The second number is send rate. That is the percentage of viewers who tap the paper plane icon and forward the clip to a friend or to a group thread. Sends are the strongest social proof the algorithm can read, because someone is willing to put their personal relationship on the line to share what they just watched. Anything above 1 percent is unusually strong for Reels. Above 2 percent and the platform will start pushing the content out to non followers within hours. Sends rise when a clip says something the viewer wishes they could explain to someone in their own life. It rises when a clip names a feeling, calls out a pattern, or delivers a useful fact in under 20 seconds. The clip becomes a tool the viewer uses to talk to someone else, and the algorithm cannot resist that.

The third number is replay rate. This is the percentage of viewers who watch a clip more than once in a single session. Replays are common on visual oddities, satisfying loops, dance choreography people want to learn, and short scripts where a punchline lands late. Anything above 8 percent on a Reel is real, and anything above 15 percent is a viral candidate. The clean way to design for replays is to end where you started. Loop the visual so the cut from the last frame to the first frame is invisible. Use a hook that only makes sense once you have seen the whole video, so people scroll back to check. Replays double your watch time without doubling your production time, which is the reason creators who optimize for them outscale creators who do not.

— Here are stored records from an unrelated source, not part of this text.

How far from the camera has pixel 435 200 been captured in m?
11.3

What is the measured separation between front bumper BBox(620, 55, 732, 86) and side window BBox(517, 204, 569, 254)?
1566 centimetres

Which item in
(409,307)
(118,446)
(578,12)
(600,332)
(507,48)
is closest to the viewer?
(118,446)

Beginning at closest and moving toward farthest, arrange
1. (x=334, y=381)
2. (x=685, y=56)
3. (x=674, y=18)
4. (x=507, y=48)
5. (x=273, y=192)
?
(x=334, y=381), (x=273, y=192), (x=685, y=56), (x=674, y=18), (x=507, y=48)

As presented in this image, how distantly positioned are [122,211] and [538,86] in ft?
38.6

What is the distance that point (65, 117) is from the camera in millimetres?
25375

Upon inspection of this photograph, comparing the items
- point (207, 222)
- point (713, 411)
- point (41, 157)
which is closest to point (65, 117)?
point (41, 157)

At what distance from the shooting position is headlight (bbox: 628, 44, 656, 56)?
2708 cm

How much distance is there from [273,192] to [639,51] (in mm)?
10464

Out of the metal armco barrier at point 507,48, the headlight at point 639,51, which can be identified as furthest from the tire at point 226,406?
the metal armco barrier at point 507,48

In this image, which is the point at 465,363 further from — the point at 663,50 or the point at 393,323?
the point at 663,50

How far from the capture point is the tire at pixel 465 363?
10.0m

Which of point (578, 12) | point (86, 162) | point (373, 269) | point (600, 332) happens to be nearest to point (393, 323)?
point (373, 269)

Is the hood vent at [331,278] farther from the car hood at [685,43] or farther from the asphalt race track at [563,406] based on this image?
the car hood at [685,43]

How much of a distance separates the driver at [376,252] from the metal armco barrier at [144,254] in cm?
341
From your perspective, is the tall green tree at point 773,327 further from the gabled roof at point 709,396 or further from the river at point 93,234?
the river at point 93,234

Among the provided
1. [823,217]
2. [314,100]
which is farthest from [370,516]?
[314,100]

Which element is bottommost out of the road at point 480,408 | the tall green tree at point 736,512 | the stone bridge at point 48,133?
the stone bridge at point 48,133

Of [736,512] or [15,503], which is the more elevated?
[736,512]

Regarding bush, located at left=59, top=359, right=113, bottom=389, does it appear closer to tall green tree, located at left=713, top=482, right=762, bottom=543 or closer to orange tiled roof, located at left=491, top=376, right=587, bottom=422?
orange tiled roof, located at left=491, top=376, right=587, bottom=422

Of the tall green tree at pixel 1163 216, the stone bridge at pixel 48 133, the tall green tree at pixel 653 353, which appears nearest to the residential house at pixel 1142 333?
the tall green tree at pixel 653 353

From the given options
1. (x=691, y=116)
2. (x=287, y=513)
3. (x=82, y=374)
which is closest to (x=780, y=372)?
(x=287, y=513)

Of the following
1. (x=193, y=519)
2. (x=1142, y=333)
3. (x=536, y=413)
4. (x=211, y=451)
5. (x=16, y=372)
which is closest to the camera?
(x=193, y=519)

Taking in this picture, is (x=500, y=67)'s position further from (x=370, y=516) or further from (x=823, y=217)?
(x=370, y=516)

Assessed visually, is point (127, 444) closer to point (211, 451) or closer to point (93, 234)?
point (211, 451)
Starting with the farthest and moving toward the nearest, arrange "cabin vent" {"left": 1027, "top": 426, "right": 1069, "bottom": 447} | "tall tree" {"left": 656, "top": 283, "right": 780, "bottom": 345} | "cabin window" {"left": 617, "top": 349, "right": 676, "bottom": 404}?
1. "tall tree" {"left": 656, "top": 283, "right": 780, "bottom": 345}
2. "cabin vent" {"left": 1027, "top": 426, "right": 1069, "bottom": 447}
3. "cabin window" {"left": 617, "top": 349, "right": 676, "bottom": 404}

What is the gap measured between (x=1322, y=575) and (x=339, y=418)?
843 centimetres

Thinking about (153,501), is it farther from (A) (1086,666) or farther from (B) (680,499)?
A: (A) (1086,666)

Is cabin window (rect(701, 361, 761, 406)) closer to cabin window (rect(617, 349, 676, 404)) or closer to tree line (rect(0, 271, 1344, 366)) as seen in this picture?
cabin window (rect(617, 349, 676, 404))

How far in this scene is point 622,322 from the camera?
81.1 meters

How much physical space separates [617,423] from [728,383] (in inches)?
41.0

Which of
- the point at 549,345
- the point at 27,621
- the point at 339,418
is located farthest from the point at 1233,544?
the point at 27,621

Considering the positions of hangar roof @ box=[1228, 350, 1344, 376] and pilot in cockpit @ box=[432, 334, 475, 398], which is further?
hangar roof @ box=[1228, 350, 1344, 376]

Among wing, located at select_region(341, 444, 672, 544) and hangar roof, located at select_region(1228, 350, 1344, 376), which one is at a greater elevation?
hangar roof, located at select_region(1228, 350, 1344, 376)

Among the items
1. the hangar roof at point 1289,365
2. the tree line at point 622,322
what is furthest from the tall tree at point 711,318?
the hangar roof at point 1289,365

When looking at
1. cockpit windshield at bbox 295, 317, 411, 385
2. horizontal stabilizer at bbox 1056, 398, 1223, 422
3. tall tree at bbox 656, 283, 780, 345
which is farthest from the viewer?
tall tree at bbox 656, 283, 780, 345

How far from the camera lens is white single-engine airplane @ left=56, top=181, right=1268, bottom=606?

Once you start tracking these three numbers, the work shifts. You stop writing scripts to sound clever and start writing them to keep someone watching. You stop ending on a generic call to action and start ending with a line that gives the viewer something to say to a friend. You stop padding clips and start cutting frames. The first 50 reels you make this way will probably underperform what you used to post, because the format demands more discipline. The next 50 will start to bend the algorithm in your direction. The creators who get pulled up the platform are not the ones with the best ideas. They are the ones who learned to feed the three numbers the system is actually counting.

There is a simple weekly cadence that makes this practical. Every Friday, open the analytics for your last 10 posts and write down only those three figures. Look for the outliers in both directions. Ask what was different about the top clip and what was wrong with the bottom clip. Make one specific change for next week, like cutting two seconds off your average length or moving the hook earlier. Do that for eight weeks and you will know more about your own audience than any guide can teach you. The platforms publish the data. Most creators just never look at it.